* **Lista de actividades**
1) Resume con menos palabras el párrafo del texto sobre el síndrome de la cabaña que empieza con "Amigos míos idearon fórmulas creativas", sin perder sus datos principales.
2) Transcribe sin cambios un fragmento del texto sobre el síndrome de la cabaña: empieza en las palabras "Amigos míos idearon" y termina después de "dejaba gente fuera.".
3) Retoma el texto sobre el síndrome de la cabaña desde el punto en que se detiene y continúalo.

Pero el “síndrome de la cabaña”, después de seis meses, se ha convertido en otra epidemia. Eso debieron considerarlo las autoridades cuando nos amenazaron con las penas del infierno si nos portábamos mal para el “18”; cuando dijeron que se meterían en nuestras casas (nuestras cabañas) para fiscalizar el cumplimiento de las normas sanitarias durante las Fiestas Patrias.
Amigos míos idearon fórmulas creativas para invitar gente a sus casas sin arriesgar sanciones. Es que el número máximo de convidados a un asado era relativamente bajo, cinco personas, y uno podía pasar por mal educado si dejaba gente fuera.
—“Es que somos Opus, tenemos 14 hijos; más los dos papás, somos 16, y más los cinco invitados damos 21. El resto son colados, no son de nuestra responsabilidad”, era el discurso que memorizó un amigo mío para un almuerzo de 30.

Extractos del conjunto de datos:
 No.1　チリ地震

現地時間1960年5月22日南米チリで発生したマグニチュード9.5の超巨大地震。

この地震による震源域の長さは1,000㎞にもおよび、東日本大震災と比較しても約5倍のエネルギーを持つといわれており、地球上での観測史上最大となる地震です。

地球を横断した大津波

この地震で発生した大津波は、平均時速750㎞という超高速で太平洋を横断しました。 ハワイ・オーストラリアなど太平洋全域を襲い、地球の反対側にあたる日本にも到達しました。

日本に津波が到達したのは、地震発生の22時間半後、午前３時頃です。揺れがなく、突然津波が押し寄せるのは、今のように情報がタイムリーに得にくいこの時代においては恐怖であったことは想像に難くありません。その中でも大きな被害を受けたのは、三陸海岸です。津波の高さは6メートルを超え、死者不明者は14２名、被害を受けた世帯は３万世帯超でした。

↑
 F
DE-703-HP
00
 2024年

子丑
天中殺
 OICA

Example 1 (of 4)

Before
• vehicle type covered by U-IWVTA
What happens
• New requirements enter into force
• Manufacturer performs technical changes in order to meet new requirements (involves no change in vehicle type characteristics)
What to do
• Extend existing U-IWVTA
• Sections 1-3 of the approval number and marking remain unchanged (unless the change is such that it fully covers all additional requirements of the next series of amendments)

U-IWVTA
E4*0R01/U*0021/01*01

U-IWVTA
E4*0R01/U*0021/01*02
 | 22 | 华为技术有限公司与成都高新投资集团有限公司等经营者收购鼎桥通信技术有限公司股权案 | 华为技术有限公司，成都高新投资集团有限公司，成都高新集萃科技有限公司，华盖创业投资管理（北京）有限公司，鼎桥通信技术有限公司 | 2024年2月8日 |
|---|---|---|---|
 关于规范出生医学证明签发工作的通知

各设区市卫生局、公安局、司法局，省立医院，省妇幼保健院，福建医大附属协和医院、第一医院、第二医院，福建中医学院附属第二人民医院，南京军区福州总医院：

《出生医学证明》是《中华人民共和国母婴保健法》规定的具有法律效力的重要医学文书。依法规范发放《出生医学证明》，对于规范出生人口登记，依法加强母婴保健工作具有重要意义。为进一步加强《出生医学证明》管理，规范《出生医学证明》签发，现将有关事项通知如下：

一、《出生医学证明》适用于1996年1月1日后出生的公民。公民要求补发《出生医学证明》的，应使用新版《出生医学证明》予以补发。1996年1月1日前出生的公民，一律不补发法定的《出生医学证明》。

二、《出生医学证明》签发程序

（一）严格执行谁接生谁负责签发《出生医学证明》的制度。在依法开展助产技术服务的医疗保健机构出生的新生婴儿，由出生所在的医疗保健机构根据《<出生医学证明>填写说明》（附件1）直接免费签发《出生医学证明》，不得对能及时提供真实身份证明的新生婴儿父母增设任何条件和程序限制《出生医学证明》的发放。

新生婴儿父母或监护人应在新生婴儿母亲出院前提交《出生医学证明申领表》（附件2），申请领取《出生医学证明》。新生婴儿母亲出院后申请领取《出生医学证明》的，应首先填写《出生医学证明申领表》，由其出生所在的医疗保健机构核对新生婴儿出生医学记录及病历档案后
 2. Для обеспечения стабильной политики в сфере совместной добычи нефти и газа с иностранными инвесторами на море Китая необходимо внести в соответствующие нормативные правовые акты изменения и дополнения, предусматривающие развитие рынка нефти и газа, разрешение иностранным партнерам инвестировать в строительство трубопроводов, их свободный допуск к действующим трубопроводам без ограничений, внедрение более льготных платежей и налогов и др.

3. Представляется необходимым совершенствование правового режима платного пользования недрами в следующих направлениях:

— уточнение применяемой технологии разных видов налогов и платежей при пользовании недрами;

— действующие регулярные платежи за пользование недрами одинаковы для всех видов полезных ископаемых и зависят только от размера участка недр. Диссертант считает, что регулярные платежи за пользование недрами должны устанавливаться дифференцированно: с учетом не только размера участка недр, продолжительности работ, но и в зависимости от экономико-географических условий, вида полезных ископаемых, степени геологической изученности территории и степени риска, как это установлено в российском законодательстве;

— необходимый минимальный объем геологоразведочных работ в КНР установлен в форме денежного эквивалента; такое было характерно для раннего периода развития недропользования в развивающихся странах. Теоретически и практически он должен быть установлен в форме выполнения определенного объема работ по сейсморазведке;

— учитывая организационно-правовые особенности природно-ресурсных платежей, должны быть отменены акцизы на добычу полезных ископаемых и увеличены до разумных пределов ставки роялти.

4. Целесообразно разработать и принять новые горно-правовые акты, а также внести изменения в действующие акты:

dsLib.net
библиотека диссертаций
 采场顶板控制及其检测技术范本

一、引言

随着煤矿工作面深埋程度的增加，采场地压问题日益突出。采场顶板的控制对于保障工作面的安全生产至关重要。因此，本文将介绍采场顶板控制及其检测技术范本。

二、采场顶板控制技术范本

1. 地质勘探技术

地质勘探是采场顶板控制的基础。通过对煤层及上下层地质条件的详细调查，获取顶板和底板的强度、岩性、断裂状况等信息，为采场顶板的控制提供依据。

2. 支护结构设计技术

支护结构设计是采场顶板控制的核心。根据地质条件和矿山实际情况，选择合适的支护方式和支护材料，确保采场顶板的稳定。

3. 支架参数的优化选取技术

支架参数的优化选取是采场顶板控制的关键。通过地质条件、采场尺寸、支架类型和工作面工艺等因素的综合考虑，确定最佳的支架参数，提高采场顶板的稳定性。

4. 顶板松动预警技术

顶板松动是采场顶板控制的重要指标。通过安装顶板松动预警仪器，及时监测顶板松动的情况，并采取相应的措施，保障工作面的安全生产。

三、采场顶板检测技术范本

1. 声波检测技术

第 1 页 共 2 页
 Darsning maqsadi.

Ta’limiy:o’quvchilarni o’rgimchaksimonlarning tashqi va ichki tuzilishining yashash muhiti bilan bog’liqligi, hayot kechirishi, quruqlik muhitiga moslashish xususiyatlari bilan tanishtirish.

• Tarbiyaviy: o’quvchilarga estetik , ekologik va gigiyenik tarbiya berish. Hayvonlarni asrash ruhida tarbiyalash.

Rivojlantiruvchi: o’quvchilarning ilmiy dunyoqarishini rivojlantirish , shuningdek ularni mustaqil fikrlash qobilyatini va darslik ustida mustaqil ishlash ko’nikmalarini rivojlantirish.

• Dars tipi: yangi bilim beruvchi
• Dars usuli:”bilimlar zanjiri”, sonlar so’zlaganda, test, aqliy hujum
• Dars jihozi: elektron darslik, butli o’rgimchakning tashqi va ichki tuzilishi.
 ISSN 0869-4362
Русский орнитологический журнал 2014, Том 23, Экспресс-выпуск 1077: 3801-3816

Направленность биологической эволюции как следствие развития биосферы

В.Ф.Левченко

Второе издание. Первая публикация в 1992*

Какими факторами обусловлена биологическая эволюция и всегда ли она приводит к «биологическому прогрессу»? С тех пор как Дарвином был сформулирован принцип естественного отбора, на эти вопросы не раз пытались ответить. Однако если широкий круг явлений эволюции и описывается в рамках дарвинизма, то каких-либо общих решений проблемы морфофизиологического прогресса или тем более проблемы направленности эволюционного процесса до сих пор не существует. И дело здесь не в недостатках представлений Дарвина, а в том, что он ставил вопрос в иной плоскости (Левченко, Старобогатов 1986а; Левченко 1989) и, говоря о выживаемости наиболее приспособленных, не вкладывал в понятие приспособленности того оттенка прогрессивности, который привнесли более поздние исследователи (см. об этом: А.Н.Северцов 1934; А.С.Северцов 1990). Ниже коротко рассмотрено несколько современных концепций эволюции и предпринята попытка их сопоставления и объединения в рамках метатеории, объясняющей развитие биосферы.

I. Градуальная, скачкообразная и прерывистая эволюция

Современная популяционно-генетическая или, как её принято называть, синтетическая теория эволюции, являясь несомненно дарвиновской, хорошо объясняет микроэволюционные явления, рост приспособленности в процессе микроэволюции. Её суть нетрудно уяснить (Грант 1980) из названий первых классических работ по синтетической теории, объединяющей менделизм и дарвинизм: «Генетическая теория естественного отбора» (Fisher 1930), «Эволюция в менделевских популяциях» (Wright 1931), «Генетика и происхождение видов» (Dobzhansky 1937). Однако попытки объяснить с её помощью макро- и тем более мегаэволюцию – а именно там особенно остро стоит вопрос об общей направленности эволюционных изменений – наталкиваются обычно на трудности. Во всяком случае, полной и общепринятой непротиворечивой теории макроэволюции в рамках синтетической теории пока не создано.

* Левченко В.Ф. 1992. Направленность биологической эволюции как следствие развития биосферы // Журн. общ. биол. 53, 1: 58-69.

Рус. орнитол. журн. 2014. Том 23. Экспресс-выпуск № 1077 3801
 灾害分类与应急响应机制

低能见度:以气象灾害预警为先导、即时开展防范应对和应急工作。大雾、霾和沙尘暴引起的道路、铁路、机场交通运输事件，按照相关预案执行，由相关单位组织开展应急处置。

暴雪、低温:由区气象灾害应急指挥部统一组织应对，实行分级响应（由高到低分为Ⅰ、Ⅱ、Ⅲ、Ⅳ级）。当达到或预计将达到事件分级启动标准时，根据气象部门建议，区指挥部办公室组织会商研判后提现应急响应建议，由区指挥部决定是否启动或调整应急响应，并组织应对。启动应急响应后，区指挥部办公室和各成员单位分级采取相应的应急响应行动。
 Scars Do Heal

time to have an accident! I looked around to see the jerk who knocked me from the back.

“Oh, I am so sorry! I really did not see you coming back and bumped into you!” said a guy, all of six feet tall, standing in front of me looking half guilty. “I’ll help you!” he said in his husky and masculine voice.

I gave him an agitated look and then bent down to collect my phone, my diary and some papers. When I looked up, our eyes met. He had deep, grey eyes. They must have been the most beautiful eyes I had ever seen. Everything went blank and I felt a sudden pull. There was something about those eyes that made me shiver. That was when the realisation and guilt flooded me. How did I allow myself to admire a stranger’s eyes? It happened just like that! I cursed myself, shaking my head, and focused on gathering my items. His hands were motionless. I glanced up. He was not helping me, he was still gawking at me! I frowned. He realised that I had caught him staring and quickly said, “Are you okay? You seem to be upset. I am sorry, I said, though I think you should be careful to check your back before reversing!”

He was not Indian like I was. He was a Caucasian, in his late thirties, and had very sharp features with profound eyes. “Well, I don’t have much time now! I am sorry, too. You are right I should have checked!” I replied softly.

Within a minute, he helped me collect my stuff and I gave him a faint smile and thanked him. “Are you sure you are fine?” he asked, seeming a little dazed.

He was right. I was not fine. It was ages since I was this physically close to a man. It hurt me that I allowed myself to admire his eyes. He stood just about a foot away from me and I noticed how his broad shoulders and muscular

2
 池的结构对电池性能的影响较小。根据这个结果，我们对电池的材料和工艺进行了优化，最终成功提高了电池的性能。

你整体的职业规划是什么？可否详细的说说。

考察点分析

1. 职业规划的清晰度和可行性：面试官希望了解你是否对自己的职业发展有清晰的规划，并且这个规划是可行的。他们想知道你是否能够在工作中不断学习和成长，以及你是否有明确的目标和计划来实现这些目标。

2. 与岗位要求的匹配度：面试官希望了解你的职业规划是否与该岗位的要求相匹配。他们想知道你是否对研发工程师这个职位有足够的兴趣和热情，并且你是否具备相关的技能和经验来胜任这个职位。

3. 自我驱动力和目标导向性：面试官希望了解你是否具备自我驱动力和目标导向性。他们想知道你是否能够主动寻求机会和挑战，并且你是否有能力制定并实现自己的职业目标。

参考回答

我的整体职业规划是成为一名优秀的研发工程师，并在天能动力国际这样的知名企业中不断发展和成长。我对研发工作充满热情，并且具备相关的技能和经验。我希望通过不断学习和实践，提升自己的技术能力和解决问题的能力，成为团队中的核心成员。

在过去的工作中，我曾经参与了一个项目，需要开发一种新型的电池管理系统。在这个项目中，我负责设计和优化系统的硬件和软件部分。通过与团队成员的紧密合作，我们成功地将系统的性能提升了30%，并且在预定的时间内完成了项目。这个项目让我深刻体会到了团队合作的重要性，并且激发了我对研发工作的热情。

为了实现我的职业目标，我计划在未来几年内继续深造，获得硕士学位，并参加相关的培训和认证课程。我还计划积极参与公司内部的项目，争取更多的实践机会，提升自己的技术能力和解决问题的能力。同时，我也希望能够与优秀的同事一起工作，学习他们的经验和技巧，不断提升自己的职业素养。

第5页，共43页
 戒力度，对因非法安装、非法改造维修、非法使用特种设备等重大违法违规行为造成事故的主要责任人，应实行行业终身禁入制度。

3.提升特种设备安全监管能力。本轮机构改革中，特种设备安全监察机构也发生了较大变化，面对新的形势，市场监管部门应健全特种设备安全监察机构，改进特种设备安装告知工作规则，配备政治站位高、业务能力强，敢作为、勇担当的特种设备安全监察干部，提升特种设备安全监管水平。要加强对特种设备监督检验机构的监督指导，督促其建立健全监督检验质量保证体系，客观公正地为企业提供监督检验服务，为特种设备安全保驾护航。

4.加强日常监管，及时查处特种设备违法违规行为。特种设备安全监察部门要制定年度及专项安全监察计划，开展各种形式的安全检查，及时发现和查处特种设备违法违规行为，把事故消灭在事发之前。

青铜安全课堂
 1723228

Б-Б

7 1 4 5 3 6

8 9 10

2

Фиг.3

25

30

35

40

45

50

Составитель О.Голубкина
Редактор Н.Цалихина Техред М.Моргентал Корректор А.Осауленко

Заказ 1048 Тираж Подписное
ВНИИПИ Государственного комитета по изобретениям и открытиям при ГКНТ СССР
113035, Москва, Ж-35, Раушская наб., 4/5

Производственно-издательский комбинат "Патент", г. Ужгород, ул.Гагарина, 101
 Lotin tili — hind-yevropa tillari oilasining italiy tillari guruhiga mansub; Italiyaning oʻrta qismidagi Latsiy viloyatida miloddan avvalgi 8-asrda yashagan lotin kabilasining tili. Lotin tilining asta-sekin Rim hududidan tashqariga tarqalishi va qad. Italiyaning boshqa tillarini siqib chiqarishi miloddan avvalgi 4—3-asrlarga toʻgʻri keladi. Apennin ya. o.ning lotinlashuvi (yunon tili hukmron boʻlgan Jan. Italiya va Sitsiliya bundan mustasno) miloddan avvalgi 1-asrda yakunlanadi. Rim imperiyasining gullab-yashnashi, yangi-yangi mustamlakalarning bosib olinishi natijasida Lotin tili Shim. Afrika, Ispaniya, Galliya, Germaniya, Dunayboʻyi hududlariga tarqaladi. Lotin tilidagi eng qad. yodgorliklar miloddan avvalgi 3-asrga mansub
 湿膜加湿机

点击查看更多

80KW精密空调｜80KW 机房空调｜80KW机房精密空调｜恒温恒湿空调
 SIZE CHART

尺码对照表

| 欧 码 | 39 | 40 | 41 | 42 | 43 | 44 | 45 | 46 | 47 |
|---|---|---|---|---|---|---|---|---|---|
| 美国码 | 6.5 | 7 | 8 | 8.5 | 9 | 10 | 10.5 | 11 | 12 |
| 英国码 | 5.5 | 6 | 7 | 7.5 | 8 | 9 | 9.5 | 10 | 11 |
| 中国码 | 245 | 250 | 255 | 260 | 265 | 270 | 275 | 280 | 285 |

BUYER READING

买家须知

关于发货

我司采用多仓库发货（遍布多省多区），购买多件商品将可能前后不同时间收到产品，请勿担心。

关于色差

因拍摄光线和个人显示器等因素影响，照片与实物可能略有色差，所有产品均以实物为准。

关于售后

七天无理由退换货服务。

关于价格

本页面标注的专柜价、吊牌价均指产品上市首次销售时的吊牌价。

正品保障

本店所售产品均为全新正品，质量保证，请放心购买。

* **Resultados**
1) Amigos de quien escribe inventaron maneras creativas de recibir gente en casa sin arriesgar sanciones: el máximo para un asado era de cinco invitados, y excluir a alguien podía parecer descortés.

2)
Amigos míos idearon fórmulas creativas para invitar gente a sus casas sin arriesgar sanciones. Es que el número máximo de convidados a un asado era relativamente bajo, cinco personas, y uno podía pasar por mal educado si dejaba gente fuera.

3)
Yo, que siempre he sido ermitaño y poco dado a las fiestas (Joe “carrete corto” Black, me apodaban de joven), no tenía intención de sobrepasar el límite permitido de invitados, pero igual añoraba que vinieran a tocarme el timbre.
Para darme un gustito con los fiscalizadores. Para emboscarlos.
Mi objetivo sería protestar por el flagrante incumplimiento del sagrado derecho constitucional a la “inviolabilidad de domicilio”. ¿No le hemos dado ya suficiente poder al Estado, para permitirle ahora que viole la privacidad de nuestros hogares?
No señores, yo no iba a permitir que los “casacas rojas”, el Estado, por muy escoltados que estuviesen por policías, por militares o “seguritos” municipales, se metieran a mi clóset, a la bodega o al entretecho. Esto no es el diario de Ana Frank ni una película de la Stasi.
Pensé en defenderme con armas ad hoc a la fecha: cuecas. A los que vinieran a importunar mi festejo patrio les lanzaría cuecas a todo chancho gracias a un parlante instalado estratégicamente apuntando como un cañón hacia la entrada de mi casa. Tendría lista una selección de cuecas.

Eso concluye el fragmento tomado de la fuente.